After launching ChatGPT, Moskowitz they had fun asking the chatbot to come up with goals to help address California’s housing crisis.
Meanwhile, Asana has joined the parade of companies announcing enhancements to their products with generative AI features that can take human input and present text, images or audio in response. Earlier this month, Asana said it had given some customers access to several generative AI features powered by OpenAI models.
“Chat is just one paradigm of how you use these technologies,” Moskowitz told CNBC. “When you integrate them into workflows like job management, do things like optimize workflows for automation, or help with decision making — you can literally ask the system questions and it will give you a summary and a recommendation.”
Moskowitz said the more complex tasks, such as adding structure to projects, are where “there’s really some potential.” Rather than simply asking for specific answers, he said the power is in the technology to take “a bunch of information and kind of a vague goal” and then “give you something roughly in the right direction.”
Asana could spend $5 million or more on OpenAI technology next year, Moskowitz said, adding that he was “very impressed with GPT-3,” the company’s previous major language model, “and even more impressed with GPT-4 “, which was announced in March.
Moskowitz took six minutes out of Asana’s 51-minute earnings call in early June to tout the company’s approach to AI. He used the acronym 41 times, compared to 32 references to AI Microsoft CEO Satya Nadella during his company’s April earnings call. Microsoft is OpenAI’s lead investor.
Asana is “just personally deeply connected to the AI labs that are leading the way,” Moskowitz said.
The connections are actually quite deep. Altman invested in Asana in 2016. During Asana’s earnings call, Moskowitz reminded analysts that his company and OpenAI “share a board member in Adam D’Angelo,” a former Facebook technology chief who later launched online question-and-answer startup Quora.
One of OpenAI’s first board members was Holden Karnofsky, co-CEO of Open Philanthropy. Kanofsky later co-founded AI startup Anthropic with his wife, Daniela Amodei. Moskowitz invested in Anthropic in 2021, the same year he co-invested with Altman in the fusion startup Helion.
Like Altman, Moskowitz is highly optimistic about AI and worries about the damage it can cause.
Moskowitz was one of many entrepreneurs who signed a statement in May that said “reducing the risk of extinction from AI must be a global priority alongside other societal risks such as pandemics and nuclear war.” The letter came from the nonprofit Center for AI Safety.
But Moskowitz was not among the signatories of the nonprofit Future of Life Institute’s open letter in March, which called on AI labs to pause training the most complex AI models for six months or more.
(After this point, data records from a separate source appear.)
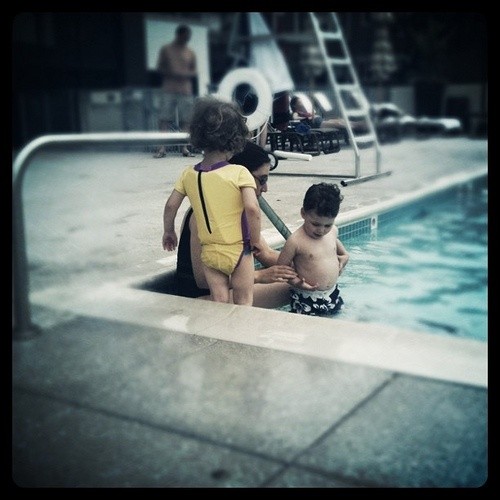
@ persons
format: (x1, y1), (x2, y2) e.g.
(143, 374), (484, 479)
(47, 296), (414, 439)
(155, 24), (201, 157)
(174, 142), (294, 309)
(160, 95), (263, 305)
(276, 181), (349, 317)
(290, 96), (367, 131)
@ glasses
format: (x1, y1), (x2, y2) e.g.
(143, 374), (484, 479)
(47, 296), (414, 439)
(253, 173), (268, 185)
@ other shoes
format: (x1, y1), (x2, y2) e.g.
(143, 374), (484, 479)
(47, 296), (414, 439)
(152, 150), (165, 158)
(182, 150), (195, 157)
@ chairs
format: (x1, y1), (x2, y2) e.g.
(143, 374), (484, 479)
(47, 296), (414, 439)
(265, 101), (462, 157)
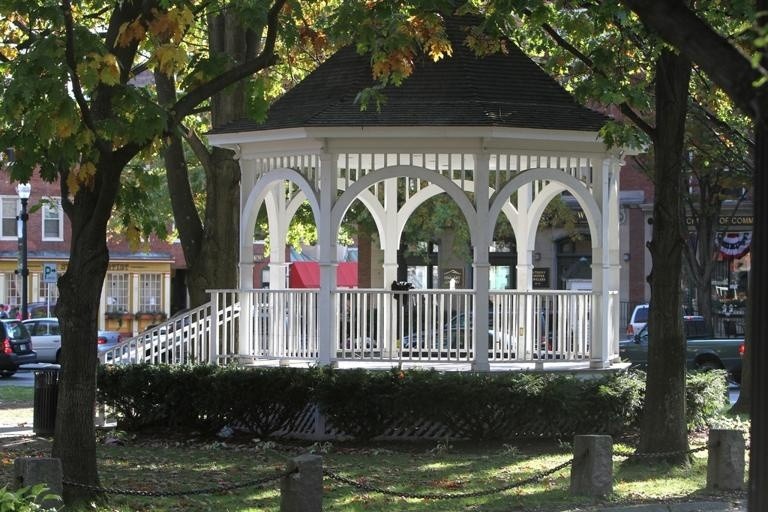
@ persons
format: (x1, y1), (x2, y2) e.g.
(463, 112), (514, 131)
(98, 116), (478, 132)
(0, 304), (30, 320)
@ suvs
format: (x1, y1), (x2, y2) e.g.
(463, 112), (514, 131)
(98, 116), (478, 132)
(0, 318), (37, 378)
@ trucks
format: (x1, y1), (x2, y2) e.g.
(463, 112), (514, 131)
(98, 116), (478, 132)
(619, 316), (745, 373)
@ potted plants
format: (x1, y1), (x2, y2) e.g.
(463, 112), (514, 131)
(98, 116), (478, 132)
(105, 311), (134, 327)
(136, 310), (167, 324)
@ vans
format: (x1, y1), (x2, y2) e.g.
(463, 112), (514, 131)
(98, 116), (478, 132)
(626, 304), (649, 337)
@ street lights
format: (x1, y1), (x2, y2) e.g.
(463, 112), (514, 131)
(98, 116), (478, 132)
(18, 182), (31, 320)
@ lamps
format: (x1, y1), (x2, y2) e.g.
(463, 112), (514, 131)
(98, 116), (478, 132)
(534, 253), (541, 261)
(623, 253), (631, 262)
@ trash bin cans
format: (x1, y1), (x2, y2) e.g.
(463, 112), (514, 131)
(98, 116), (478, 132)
(32, 367), (62, 436)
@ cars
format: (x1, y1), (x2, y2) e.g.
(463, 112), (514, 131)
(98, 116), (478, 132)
(21, 317), (125, 365)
Near the top of that list of signees was Tesla CEO Elon Musk, an early supporter of OpenAI, has warned that we should be very concerned about advanced AI, calling it “a greater risk to society than cars, airplanes or medicine.”
Moskowitz said Musk’s fears are not entirely exaggerated and that they both want to “get this technology out into the world in a safe way.”
“Elon is looking at it from different angles,” he said. “I think we kind of share a view on the potential issues of existential risk, and maybe we don’t share a view so much on AI censorship and wokism and things like that.”
In December, Musk tweeted that “the danger of training an AI to be awakened – in other words, a lie – is deadly”.
Moskowitz helped draft a 12-point list of possible policy changes for US lawmakers to consider.
“The thing I’m most interested in is making sure that the state-of-the-art later generations, like GPT-5, GPT-6, go through safety evaluations before they go out into the world,” he said. “I think it will require regulation to coordinate all the players.”
He even coined a word in a tweet last month to express his complex views.
“Excito-nervous about AI!” he wrote.